I remember working as a full-time teaching assistant in Copenhagen for a few years. I really loved the job and the kids were amazing. However, it was challenging and stressful for me to be fully on with so many kids all day long. Some days I wanted to go to bed as soon as I got home. The following morning, I was still stressed out and felt exhausted. This made me realize that I was not really taking care of myself and that I didn’t prioritize my own well-being as the most important thing in my life. I gave this part to others first, which didn’t work. So, either I could quit my job and blame that for being stressed out, or take it as an invitation to get to know myself in a new and deeper way – in essence – changing my relationship with myself. I chose the latter because it felt right.
“Negative beliefs make us feel bad and are the root causes of stress.”
Self-care is one of the most challenging aspects for us as human beings, because we cannot implement real, effective self-care without facing ourselves. We would be looking ourselves straight in the mirror. Realizing the patterns and beliefs about ourselves that control us and seeing our own self-worth (or lack thereof) can be terrifying. It may be difficult in the beginning to realize how we are actually treating ourselves inside, which can cause a lot of stress being around others. Establishing a deeper and more loving relationship towards ourselves will change the way we relate to others and the whole world.
First, all real change comes from honesty. We need to be profoundly honest about the state of mind we are in, no matter what, and to accept this present state without wanting to change it. Simply seeing yourself as you are in the present moment -honestly and without judgement, i.e. “I feel like______ right now”. Reach out for help and support and share your authentic feelings and thoughts about your present state to someone you trust. Authentic sharing with others is magical.
Next step is to grow your self-awareness. Getting to know yourself better looks like this: What do I think and believe about myself? What controls my thoughts and feelings? Why do I actually do what I do? We realize that the only real “enemy” is in our thinking and the relationship with ourselves. Changing the inner dialogue (self-talk) is the next step to get to know what is not working on the inside. Negative beliefs make us feel bad and are the root causes of stress. This can get reinforced when we are around people because other people work as a mirror to ourselves. This “mirror” amplifies what we are sensing and feeling within.
“When we change our relationship with ourselves, people around us change too…Valuing yourself is like a ripple effect. It inspires people around you and they feel and sense it.”
To help us become more authentic and more aware, there are also great practices and exercises that we can do. The best practice I know is being in the moment, which is also called the Now. By meditating, doing yoga, breathing exercises or simply walking slowly in nature while being present in the now, we get to know that we are not our thoughts and feelings. When we are fully present, there are no problems. Our thinking usually consists of rumination about the past or worrying about the future! These are the thoughts and feelings that create the root causes of our stress.

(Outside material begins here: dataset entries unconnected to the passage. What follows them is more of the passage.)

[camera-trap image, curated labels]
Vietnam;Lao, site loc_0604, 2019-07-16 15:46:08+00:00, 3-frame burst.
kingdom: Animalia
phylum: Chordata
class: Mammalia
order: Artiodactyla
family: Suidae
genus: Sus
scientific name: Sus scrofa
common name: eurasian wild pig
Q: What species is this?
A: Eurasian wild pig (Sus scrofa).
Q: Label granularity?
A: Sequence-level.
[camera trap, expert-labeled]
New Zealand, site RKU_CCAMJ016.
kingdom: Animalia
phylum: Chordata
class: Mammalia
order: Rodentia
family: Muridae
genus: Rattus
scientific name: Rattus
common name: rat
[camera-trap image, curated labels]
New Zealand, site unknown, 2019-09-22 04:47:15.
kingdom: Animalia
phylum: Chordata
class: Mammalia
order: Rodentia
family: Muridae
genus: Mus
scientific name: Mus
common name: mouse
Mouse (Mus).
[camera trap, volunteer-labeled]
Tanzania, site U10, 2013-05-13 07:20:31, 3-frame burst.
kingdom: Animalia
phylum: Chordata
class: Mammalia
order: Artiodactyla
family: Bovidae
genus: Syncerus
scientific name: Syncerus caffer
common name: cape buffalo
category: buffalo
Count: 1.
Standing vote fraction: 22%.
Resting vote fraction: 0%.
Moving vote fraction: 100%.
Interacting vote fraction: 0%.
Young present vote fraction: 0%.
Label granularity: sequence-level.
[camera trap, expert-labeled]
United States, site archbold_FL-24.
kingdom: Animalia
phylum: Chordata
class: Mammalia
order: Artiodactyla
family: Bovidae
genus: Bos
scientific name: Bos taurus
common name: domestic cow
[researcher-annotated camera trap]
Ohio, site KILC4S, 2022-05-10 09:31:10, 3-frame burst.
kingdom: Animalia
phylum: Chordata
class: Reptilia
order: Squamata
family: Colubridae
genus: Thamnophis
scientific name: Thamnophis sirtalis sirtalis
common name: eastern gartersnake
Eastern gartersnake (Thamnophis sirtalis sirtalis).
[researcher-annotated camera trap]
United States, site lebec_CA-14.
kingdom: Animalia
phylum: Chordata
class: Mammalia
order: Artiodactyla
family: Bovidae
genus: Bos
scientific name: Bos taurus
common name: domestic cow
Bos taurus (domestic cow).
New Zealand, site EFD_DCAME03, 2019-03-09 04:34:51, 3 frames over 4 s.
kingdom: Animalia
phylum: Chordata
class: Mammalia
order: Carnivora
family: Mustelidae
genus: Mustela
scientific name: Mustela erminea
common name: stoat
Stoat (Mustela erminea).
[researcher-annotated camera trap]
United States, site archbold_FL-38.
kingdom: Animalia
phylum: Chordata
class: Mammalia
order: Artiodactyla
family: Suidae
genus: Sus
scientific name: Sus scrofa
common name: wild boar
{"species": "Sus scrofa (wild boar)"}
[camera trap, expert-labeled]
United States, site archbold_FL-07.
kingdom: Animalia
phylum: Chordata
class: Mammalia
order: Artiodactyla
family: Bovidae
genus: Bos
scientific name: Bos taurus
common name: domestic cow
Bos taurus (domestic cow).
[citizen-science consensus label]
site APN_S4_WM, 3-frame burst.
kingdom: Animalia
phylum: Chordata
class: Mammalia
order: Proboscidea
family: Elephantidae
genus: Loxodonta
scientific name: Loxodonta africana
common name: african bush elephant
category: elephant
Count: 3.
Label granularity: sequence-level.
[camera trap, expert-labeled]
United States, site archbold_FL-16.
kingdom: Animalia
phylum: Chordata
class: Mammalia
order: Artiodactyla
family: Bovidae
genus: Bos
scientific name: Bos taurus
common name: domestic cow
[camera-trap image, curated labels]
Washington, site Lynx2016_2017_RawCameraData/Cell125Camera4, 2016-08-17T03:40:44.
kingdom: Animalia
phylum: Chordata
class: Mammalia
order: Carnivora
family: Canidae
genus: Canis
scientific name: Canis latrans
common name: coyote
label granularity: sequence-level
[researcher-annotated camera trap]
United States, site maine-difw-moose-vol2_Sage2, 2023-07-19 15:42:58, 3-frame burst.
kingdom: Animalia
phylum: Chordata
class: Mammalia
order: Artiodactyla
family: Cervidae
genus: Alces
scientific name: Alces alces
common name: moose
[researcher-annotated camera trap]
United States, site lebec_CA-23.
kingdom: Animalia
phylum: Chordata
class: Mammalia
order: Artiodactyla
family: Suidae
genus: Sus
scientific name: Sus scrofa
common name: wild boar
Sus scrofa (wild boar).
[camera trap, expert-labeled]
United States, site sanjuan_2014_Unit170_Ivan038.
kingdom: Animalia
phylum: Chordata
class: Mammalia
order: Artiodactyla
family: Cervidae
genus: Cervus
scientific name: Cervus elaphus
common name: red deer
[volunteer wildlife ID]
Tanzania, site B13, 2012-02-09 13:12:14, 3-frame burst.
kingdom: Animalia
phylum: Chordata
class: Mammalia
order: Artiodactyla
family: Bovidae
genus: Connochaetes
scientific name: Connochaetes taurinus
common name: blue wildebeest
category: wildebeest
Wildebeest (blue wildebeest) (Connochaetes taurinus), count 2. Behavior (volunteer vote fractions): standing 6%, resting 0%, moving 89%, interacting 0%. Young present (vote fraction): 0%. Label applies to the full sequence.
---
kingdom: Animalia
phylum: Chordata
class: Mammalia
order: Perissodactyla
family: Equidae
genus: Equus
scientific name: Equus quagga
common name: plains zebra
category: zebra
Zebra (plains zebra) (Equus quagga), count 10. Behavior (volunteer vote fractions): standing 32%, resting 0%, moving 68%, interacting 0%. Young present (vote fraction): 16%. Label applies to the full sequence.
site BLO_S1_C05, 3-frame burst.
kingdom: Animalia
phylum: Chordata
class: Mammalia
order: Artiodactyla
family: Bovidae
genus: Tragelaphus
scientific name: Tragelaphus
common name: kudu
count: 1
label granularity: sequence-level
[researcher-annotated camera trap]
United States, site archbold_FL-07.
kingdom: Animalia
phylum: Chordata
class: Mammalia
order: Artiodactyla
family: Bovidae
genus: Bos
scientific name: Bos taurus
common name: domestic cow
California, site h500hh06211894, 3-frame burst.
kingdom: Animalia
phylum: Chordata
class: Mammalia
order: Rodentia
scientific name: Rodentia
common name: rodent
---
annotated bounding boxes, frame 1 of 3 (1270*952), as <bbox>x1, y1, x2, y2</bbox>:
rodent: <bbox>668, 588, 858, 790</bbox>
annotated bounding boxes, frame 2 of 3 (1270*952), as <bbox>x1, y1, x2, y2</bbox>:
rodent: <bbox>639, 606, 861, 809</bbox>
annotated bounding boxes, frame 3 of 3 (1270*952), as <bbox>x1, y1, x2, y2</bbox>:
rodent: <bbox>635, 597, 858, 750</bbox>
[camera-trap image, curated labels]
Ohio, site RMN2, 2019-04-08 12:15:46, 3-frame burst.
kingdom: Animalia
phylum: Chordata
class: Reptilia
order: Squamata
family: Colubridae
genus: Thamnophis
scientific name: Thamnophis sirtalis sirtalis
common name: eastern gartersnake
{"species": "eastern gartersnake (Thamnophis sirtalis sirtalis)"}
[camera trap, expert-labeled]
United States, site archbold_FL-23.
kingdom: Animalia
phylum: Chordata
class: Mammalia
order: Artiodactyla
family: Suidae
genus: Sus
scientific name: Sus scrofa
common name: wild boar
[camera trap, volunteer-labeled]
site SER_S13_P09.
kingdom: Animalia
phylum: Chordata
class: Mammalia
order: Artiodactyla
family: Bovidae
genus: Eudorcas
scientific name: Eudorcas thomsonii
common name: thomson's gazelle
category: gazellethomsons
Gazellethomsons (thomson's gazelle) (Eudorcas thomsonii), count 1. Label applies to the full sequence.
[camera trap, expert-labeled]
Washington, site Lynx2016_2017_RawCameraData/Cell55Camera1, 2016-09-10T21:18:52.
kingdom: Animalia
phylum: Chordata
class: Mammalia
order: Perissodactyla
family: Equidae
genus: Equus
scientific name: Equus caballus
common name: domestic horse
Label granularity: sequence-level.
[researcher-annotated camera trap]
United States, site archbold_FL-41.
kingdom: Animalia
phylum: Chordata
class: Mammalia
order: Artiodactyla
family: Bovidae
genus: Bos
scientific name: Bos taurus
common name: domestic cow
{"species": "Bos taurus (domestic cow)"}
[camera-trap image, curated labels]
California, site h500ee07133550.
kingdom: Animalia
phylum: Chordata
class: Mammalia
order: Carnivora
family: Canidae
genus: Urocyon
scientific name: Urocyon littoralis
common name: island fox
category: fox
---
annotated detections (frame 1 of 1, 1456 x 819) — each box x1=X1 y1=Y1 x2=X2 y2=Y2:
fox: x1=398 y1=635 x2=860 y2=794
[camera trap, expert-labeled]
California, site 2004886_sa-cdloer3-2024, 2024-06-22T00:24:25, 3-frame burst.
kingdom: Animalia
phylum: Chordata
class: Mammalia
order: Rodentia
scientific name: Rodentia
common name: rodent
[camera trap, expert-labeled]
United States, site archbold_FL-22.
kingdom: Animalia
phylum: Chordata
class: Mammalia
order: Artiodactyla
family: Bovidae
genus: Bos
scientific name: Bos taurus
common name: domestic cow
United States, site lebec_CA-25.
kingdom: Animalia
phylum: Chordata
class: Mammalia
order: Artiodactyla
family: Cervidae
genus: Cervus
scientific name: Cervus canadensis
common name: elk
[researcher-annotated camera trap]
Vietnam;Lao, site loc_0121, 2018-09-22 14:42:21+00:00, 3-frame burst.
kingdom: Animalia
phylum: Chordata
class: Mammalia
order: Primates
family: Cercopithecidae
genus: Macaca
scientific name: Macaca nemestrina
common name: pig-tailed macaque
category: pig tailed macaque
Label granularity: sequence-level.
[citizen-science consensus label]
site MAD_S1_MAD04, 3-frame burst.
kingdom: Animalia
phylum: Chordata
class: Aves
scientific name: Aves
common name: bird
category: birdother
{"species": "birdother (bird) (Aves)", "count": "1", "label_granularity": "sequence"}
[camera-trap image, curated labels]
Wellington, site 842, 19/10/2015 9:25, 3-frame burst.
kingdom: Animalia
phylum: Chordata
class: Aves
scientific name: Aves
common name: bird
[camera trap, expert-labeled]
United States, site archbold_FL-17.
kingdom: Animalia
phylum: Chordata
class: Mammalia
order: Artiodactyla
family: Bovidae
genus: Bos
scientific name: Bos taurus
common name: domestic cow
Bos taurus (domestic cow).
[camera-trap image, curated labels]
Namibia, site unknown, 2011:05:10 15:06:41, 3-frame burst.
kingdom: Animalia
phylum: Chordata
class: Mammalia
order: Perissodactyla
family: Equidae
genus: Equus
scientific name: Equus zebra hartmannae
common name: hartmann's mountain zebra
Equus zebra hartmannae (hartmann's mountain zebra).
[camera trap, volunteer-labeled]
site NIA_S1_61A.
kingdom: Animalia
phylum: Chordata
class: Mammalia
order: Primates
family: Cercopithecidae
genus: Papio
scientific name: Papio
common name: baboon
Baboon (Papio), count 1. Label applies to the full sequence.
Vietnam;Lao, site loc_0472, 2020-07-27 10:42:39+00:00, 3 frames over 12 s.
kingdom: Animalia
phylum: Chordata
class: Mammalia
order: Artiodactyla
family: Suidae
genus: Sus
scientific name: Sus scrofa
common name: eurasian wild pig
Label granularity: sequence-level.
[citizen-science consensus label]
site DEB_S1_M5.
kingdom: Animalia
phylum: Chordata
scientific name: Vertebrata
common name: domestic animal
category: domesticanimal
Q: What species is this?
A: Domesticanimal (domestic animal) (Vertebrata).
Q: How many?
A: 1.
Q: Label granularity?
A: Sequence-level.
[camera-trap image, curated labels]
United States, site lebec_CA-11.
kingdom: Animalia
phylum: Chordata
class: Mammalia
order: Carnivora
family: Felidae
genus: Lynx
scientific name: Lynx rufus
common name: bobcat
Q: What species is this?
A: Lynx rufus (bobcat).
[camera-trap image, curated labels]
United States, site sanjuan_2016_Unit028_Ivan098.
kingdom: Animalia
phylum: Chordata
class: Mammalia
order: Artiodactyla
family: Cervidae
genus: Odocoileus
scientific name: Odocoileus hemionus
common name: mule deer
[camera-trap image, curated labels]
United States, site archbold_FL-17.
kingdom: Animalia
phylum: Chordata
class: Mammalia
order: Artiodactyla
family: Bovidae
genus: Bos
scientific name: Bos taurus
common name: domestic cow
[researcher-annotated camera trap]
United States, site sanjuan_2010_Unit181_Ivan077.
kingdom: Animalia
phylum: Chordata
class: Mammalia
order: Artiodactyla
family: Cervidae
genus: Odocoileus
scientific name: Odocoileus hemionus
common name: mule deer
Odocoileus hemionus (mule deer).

Most caregivers and people in general would say that their priority in life is their partner, their pet, their children, or the one they are taking care of. For us to be thriving and successful caregivers, we need to prioritize our own well-being as number one before we can take care of others. The more you fill your own cup – the more you have to give to others. It’s not about being selfish or self-centered, but more like a goodness; an acceptance and love for yourself. Like watering your own flower or tree for everyone to enjoy. Enjoy more of you!
When we change our relationship with ourselves, people around us change too. When we are nurturing and really taking care of ourselves, it gets conveyed to others. Valuing yourself is like a ripple effect. It inspires people around you and they feel and sense it.
Real change starts within. And fortunately, the level of stress we are experiencing is actually helping us realize something needs to change within; to something more loving and caring.